(PASSAGE TO READ):
***

AND, IN NEWS, 19-26/02/03 (4)

IRAQI OPPOSITION/COLLABORATION

*  Iraqi Opposition Figures Delay Meeting [because of a snowstorm. And the
KDP arrest 'the security chief of the Iraq Turkoman Front' saying he was an
agent of Saddam Hussein wanting to sabotage the meeting (though the
opposition seem to me to be perfectly capable of sabotaging their own
meetings without any help from Saddam Hussein)]
*  Iraq Shi'ite group [SCIRI] denies troop build-up in N.Iraq [but Reuters
don't appear to believe them]
*  Shiites ready to fight, but on their own terms [Somewhat breathless
account of SCIRI, reminiscent of certain pre-Afghan war articles we used to
read about the Northern Alliance]
*  Al-Sharif Ali [Constitutional Monarchist. Ahmad Chalabi's closest ally, I
thought] movement boycotts Irbil meetings
*  US rule in post-Saddam Iraq 'would bring terrorist attacks' [Says
Ayatollah Mohammed Baqir al-Hakim. Who should know. He also says force to
overthrow Mr Hussein should have a UNSC resolution]
*  Iraqi Opposition Leaders Gather [In a state of discontent in Irbil. What
happened to Salahuddin? apparently they include members of 'the Kurdistan
Communist Party, which polled 10 percent of the vote in Irbil municipal
elections last year and has military bases in several northern Iraqi
cities']
*  Iraqi Dissidents Get Military Training ['Though the first group included
only about 50 Iraqis, the Army says more have arrived and will begin
training this week.'
*  U.S. drill sergeants train Iraqi exiles on remote base [Amusing article
about the attempt to make soldiers out of Mr Chalabi's not very numerous
friends in Hungary. They come over as quite loveable. 'When Sgt. Carl Debose
told another recruit that his bunk wasn't made properly, the Iraqi responded
angrily: "I am well educated and I don't think that you are," Sgt. Debose
recalls.' The article also reminds us of the disgraceful way in which Iraqi
exiles were treated in Saudi refugee camps for many years after the war.

***

(JOB): Quote the Iraqi opposition news digest above in full, reproducing every line word for word.

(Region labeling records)
***

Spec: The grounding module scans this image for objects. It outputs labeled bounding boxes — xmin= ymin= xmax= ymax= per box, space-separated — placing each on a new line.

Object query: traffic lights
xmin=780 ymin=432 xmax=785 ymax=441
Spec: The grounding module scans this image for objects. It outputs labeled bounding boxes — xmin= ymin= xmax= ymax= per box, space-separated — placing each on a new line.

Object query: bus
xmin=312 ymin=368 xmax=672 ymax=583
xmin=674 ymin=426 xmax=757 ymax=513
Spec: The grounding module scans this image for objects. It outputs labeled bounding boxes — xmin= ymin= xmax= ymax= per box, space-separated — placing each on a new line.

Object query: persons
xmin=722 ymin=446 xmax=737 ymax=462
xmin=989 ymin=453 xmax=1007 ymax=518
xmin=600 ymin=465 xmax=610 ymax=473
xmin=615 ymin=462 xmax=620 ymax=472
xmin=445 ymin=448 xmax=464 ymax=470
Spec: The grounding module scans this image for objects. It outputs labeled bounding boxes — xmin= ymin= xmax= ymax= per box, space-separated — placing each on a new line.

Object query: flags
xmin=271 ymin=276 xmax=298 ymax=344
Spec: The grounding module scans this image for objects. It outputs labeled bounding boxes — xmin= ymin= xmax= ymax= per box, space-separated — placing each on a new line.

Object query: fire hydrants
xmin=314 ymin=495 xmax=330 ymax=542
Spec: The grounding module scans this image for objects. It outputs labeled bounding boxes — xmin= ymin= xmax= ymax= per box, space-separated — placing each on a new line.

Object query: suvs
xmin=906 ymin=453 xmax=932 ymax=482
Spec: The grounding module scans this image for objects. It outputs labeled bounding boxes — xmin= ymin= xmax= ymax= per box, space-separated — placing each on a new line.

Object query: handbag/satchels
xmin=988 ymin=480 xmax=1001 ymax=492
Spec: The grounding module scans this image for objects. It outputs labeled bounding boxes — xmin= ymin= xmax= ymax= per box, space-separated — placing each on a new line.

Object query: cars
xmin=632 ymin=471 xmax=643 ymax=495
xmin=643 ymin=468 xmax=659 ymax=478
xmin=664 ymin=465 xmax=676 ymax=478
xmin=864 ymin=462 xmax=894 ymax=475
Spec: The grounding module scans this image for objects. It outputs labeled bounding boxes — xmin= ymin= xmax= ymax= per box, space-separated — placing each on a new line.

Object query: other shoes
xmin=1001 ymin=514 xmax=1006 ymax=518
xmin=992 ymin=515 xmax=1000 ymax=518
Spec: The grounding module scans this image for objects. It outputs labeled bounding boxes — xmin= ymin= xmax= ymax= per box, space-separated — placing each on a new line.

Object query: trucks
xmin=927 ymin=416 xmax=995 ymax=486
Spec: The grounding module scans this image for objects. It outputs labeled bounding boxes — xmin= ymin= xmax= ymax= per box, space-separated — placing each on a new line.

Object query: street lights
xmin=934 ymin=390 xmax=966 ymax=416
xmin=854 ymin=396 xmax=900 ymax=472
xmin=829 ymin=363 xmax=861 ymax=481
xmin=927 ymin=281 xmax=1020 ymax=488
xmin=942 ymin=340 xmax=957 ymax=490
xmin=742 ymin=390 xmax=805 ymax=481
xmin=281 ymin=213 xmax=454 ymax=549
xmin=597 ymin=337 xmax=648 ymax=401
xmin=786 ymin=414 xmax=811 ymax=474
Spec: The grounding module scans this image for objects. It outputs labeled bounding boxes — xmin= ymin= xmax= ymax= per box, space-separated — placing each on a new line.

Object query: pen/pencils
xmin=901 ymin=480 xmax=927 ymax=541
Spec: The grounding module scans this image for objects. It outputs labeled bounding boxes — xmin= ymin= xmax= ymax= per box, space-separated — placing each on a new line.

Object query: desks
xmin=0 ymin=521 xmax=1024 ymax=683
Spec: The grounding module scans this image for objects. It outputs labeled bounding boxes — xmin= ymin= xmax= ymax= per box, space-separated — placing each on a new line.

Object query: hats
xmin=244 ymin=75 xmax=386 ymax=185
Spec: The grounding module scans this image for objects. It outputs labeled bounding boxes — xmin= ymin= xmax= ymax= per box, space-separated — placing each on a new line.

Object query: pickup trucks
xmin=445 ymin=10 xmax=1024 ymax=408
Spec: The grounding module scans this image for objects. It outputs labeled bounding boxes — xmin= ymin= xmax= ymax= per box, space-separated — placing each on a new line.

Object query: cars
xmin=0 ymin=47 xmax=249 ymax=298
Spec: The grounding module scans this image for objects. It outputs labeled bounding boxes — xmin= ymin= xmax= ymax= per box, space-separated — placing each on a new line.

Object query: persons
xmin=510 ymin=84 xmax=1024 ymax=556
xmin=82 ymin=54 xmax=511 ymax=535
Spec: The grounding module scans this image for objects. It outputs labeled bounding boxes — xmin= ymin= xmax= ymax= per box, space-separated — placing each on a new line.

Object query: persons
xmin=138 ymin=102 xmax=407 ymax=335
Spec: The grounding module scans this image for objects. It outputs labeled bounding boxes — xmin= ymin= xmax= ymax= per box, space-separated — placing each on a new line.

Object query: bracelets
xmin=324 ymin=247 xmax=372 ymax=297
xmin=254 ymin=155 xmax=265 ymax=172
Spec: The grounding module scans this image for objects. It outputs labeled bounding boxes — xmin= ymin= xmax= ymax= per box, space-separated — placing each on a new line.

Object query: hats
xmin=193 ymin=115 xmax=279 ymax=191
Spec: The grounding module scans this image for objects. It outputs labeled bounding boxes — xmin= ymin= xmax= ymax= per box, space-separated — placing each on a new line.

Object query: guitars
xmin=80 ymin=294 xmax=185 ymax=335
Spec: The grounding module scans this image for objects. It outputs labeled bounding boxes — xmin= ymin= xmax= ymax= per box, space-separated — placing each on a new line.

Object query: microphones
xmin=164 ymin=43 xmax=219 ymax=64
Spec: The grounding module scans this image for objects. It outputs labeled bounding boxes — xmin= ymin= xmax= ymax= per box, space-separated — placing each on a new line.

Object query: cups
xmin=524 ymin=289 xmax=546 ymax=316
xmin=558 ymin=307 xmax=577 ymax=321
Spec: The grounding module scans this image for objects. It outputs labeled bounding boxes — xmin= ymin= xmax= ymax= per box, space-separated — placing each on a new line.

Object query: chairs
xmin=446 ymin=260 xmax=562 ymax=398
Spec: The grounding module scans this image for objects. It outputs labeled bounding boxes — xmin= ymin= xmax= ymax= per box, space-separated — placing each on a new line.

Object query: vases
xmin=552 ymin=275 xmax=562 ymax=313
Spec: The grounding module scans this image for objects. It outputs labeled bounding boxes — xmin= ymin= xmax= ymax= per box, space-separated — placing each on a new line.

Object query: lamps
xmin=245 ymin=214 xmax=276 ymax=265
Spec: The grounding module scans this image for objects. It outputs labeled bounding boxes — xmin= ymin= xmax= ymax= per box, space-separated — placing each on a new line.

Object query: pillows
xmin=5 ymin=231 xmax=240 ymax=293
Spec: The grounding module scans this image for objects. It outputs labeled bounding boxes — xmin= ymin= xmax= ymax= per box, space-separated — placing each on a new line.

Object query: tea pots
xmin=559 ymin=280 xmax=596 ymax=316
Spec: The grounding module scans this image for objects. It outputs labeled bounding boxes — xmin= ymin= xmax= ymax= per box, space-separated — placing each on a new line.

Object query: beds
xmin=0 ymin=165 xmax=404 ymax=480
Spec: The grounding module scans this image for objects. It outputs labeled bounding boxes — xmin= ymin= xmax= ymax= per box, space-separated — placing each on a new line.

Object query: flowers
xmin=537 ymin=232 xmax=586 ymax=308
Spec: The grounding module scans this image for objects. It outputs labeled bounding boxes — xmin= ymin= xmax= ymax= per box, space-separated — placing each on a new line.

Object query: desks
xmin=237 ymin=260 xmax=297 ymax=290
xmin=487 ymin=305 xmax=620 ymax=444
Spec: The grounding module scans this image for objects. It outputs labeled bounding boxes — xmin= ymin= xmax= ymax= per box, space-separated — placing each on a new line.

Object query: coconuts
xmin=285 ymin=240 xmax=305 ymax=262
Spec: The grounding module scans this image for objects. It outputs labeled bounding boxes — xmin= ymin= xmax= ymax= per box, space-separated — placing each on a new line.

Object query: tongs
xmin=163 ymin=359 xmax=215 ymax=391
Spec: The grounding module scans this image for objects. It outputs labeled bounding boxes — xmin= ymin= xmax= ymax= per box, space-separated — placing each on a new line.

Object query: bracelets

***

(WRITTEN RESPONSE):
AND, IN NEWS, 19-26/02/03 (4)

IRAQI OPPOSITION/COLLABORATION

*  Iraqi Opposition Figures Delay Meeting [because of a snowstorm. And the
KDP arrest 'the security chief of the Iraq Turkoman Front' saying he was an
agent of Saddam Hussein wanting to sabotage the meeting (though the
opposition seem to me to be perfectly capable of sabotaging their own
meetings without any help from Saddam Hussein)]
*  Iraq Shi'ite group [SCIRI] denies troop build-up in N.Iraq [but Reuters
don't appear to believe them]
*  Shiites ready to fight, but on their own terms [Somewhat breathless
account of SCIRI, reminiscent of certain pre-Afghan war articles we used to
read about the Northern Alliance]
*  Al-Sharif Ali [Constitutional Monarchist. Ahmad Chalabi's closest ally, I
thought] movement boycotts Irbil meetings
*  US rule in post-Saddam Iraq 'would bring terrorist attacks' [Says
Ayatollah Mohammed Baqir al-Hakim. Who should know. He also says force to
overthrow Mr Hussein should have a UNSC resolution]
*  Iraqi Opposition Leaders Gather [In a state of discontent in Irbil. What
happened to Salahuddin? apparently they include members of 'the Kurdistan
Communist Party, which polled 10 percent of the vote in Irbil municipal
elections last year and has military bases in several northern Iraqi
cities']
*  Iraqi Dissidents Get Military Training ['Though the first group included
only about 50 Iraqis, the Army says more have arrived and will begin
training this week.'
*  U.S. drill sergeants train Iraqi exiles on remote base [Amusing article
about the attempt to make soldiers out of Mr Chalabi's not very numerous
friends in Hungary. They come over as quite loveable. 'When Sgt. Carl Debose
told another recruit that his bunk wasn't made properly, the Iraqi responded
angrily: "I am well educated and I don't think that you are," Sgt. Debose
recalls.' The article also reminds us of the disgraceful way in which Iraqi
exiles were treated in Saudi refugee camps for many years after the war.